Lewis F. Fisher, Saving San Antonio, p. 91-92
For many years I have been pushing for “heritage conservation” as a superior term to “historic preservation” because it suggests a broader array of heritage beyond the architectural. I have also been working to reform the National Register of Historic Places to better represent the diversity of the American experience.
And now I am in a city that has recognized conservation as being about “place” more than buildings. A city that has ALWAYS celebrated its cultural diversity. San Antonio, Texas.
Remember that detail?
When I told people I was becoming the Executive Director of the San Antonio Conservation Society every single one had something good to say about San Antonio. What do you like about the city? Chances are you have the San Antonio Conservation Society to thank for it.
Mission San Jose
You like the Missions, which include the Alamo and four more (Concepción, San Jose, San Juan de Capistrano, Espada) that last year became one of only a couple dozen WORLD HERITAGE SITES in the U.S.? Thank the San Antonio Conservation Society, which purchased mission lands in the first half of the 20th century and then gave them to the National Park that now operates there.
You like the Riverwalk? Thank the San Antonio Conservation Society, which fought plans to fill in its winding course and brought in the architect (R.H.H. Hugman) who designed this attraction in the 1920s. Very few organizations have had such a concrete (or more appropriately, caliche block limestone) effect on their city for so long – 92 years and counting.
Steves Homestead – opened as a house museum by the Conservation Society in 1954: in 1968 the surrounding King William area became the first historic district in Texas.
San Antonio was at the forefront of the national preservation movement by World War Two because the women who formed the society saw that heritage conservation was not simply buildings but all of the natural, built, tangible and intangible elements that make up place. And we remain at the forefront, striving to preserve the first Woolworth’s lunch counter to be peacefully integrated in the South in 1960, and the stunning 1968 Wood Courthouse.
How’s that for Mid-Century Modern!
So I am very honored to be here. I began June 13, 325 years after San Antonio was first named. True settlement began in 1718, and the city was always a multicultural frontier town, amazing Frederick Law Olmsted in 1856 with its “jumble of races, costumes, languages and buildings.” This is what inspired Emily Edwards – who had spent time at Hull House in Chicago – and Rena Maverick Green to form the San Antonio Conservation Society in 1924. They wanted to save the Greek Revival Market House, but immediately began a campaign that was NOT your usual historic society – in fact they were frustrated when they incorporated that “cultural conservation” did not exist as a category!
Wise business and political leaders thought the bends should be straightened out…

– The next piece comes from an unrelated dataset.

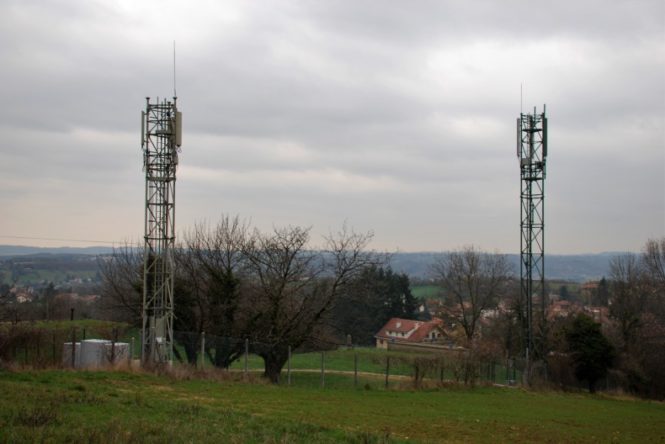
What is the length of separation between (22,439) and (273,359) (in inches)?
812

The Conservation Society was also key in the San Antonio Missions being inscribed as World Heritage last year. The Missions have been preserved by an alliance between the San Antonio Conservation Society, the Catholic Church, the State of Texas, the National Park Service and now of course UNESCO. People in San Antonio tend to work together.
After mass today, the priest asked the parishioners to voteyourpark.org to help raise money for fresco restoration at Mission Concepción – you should too!!

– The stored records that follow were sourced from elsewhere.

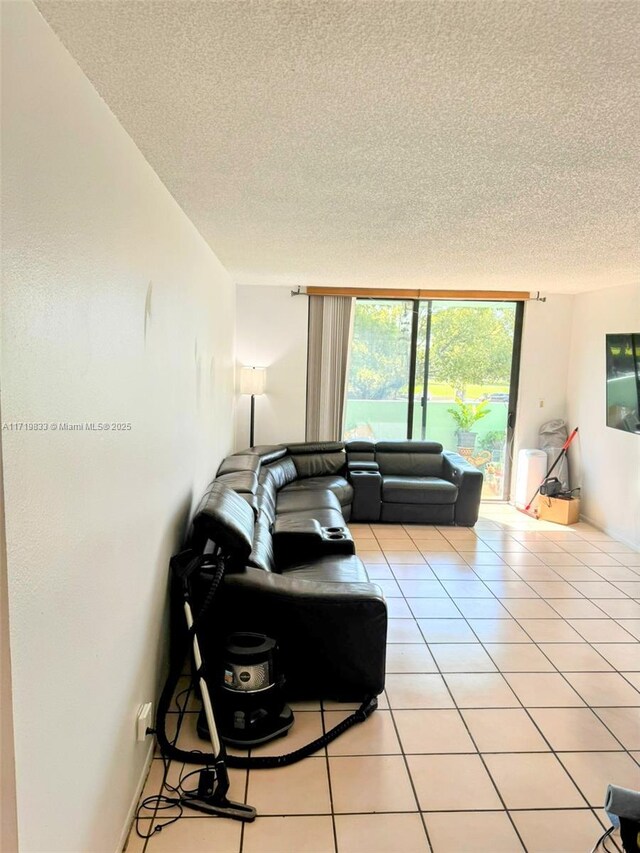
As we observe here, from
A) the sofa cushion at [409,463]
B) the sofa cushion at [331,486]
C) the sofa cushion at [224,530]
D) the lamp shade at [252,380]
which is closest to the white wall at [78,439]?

It is wonderful to be part of such an excellent organization in such an excellent city, where growth and progress have always been based on heritage. That is the most sustainable form of development. As to my own history, you can read about my own Myth of Eternal Return from 6 years ago (myth no more!) and my talk on the How and Why of Preservation here in late 2014.
I am more than a little humbled by those who have gone before me. Like everywhere, there are losses and challenges and hard-won victories. The nation’s 7th-largest city is growing, and that means our heritage buildings, landscapes, and traditions will be growing as well, sustaining a rich and diverse heritage.